The Australian Greens want to stop all uranium exploration, close all of Australia’s existing uranium mines, oh, and while they’re at it, they’d also like a nuclear free world.

Guess what: It’s not going to happen. It’s bad policy, naive politics, and exhibits an undergraduate response to federal politics which is unbecoming in a party soon to hold the balance of power in the Senate.
Added to that, it’s a stance which assumes that the debate about the utility of nuclear power for climate change reduction is over, and that it’s been found wanting. This is far from the case.
Green commentators around the world are split on whether nuclear should be part of the mix when it comes to climate change mitigation on of the Greens’ key concerns mind you.
The Greens may take some succour from the situation in Belgium, where a law to phase out nuclear power is in force. It will be quite the challenge, what with the country’s seven nuclear reactors providing more than half of the country’s power.
Elsewhere the situation is a little more grim, from a Greens’ perspective. Globally, according to the World Nuclear Association, there are 440 nuclear reactors in operation. There are another 59 under construction, 149 planned and a further 344 at a more distant level of planning.
It’s safe to say, that as far as nuclear energy production goes, the genie is out of the bottle.
The world is rushing headlong into a nuclear renaissance whether the case for climate change reduction stacks up or not. And the Greens want us to forgo billions in export earnings each year because nuclear weapons are bad? Please…
The fact that nuclear weapons are ``bad’’ is exactly the reason Australians should be mining uranium.
Personally I would rather that the lion’s share of the world’s uranium is produced by two of the world’s most stable and regulated democracies in the world Australia and Canada than pretty much any of the other jurisdictions in the world where uranium deposits exist.
Shut down all of our mines and Kazakhstan, Namibia and Russia round out the top three.
No offence but I have more faith in Australian companies and officials regulating where our uranium ends up than those in any of those three countries.
And then there’s the small matter of Olympic Dam - the world’s single largest uranium resource, situated in the South Australian outback. Trouble is, the uranium is tangled up with copper and gold, and there’s no way to mine the three minerals separately.
Any move to phase out uranium mining would involve shutting down one of Australia’s largest mines, which could soon be expanded into the largest mine in the world, creating more than 10,000 new jobs and generating billions of dollars in export revenues for a mine life estimated to be more than 100 years.
And don’t forget, while we’re phasing out our uranium industry, according to the Greens, we’ll also be working on a way to develop radio-isotopes for nuclear medicine without using nuclear reactors.
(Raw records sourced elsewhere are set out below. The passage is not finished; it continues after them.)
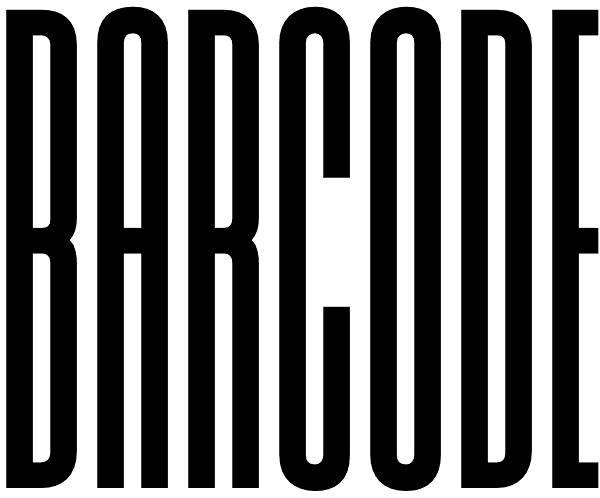 Barcode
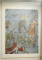 ROUMANIE , EGLISES PEINTES DE MOLDAVIE , preface par ANDRE GRABAR , introduction par GEORGES OPRESCO , 1962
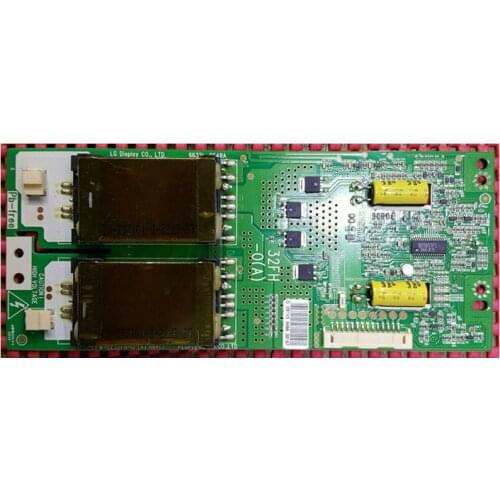 Backlight plate for LCD32HF 6632L-0548A PPW-EE32FH-O 32FH-O(A)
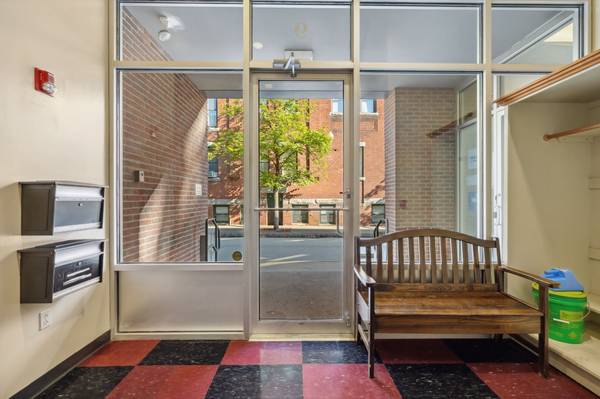 $475 Office / commercial space in the heart of Downtown 143-1050sf (Keene)63931656691586124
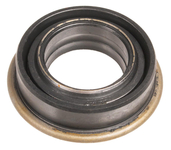 Gearbox lower seal Cedrus soil planter GL05 90682-U070210-0000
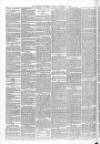 Dewsbury Chronicle and West Riding Advertiser Saturday 25 November 1882 Page 6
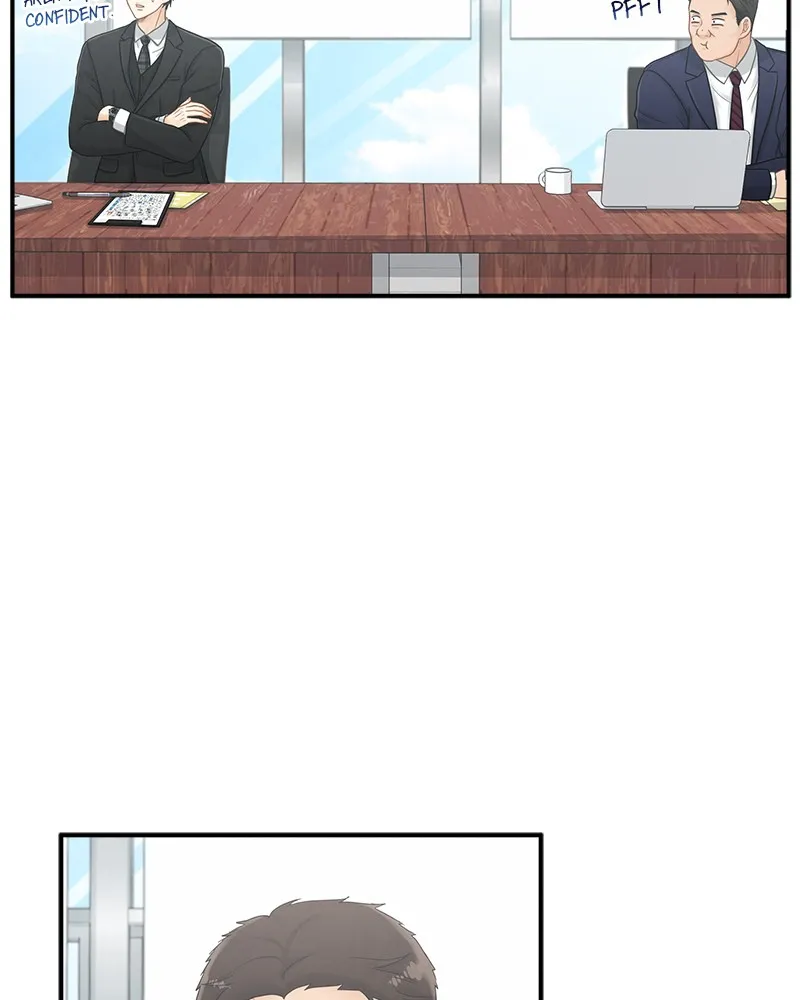 Read Publishing Love chapter 4 image 52 on Lezhin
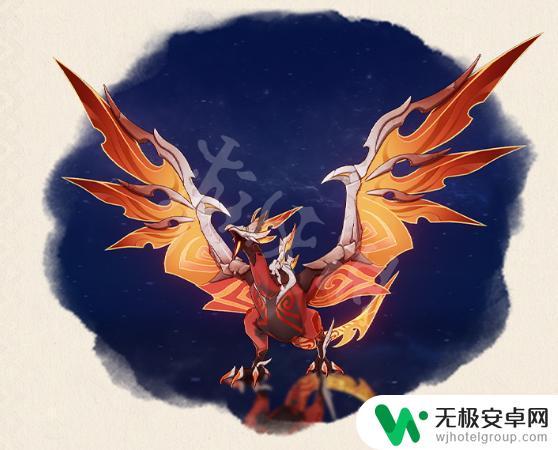 原神的敌对生物有什么 《原神》3.4新敌人种类有哪些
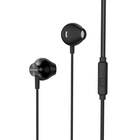 Навушники Philips TAUE101 Black (TAUE101BK/00) U1026610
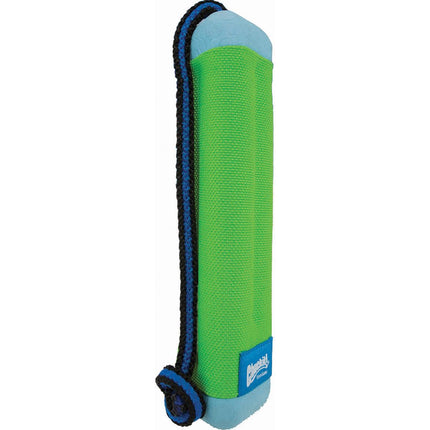 Chuckit! AMPHIBIOUS BUMPER Small image 1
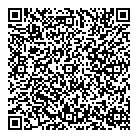 Carworks Ltd QR Card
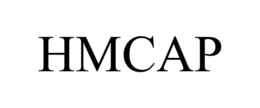 HMCAP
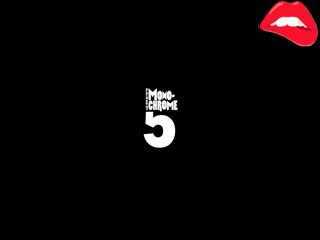 韩国美女组合k357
A significant task in itself, one would have thought.
The Greens are in a position to drive real change in Australian policy, consistent with their own views and those of their voting bloc. Putting forth naive, extreme policy positions which have no chance of translating into legislation or policy change is a waste of their potential influence. If they continue to do this, they may find that the historic surge in voter support for them exhibited at the last federal election begins to wane.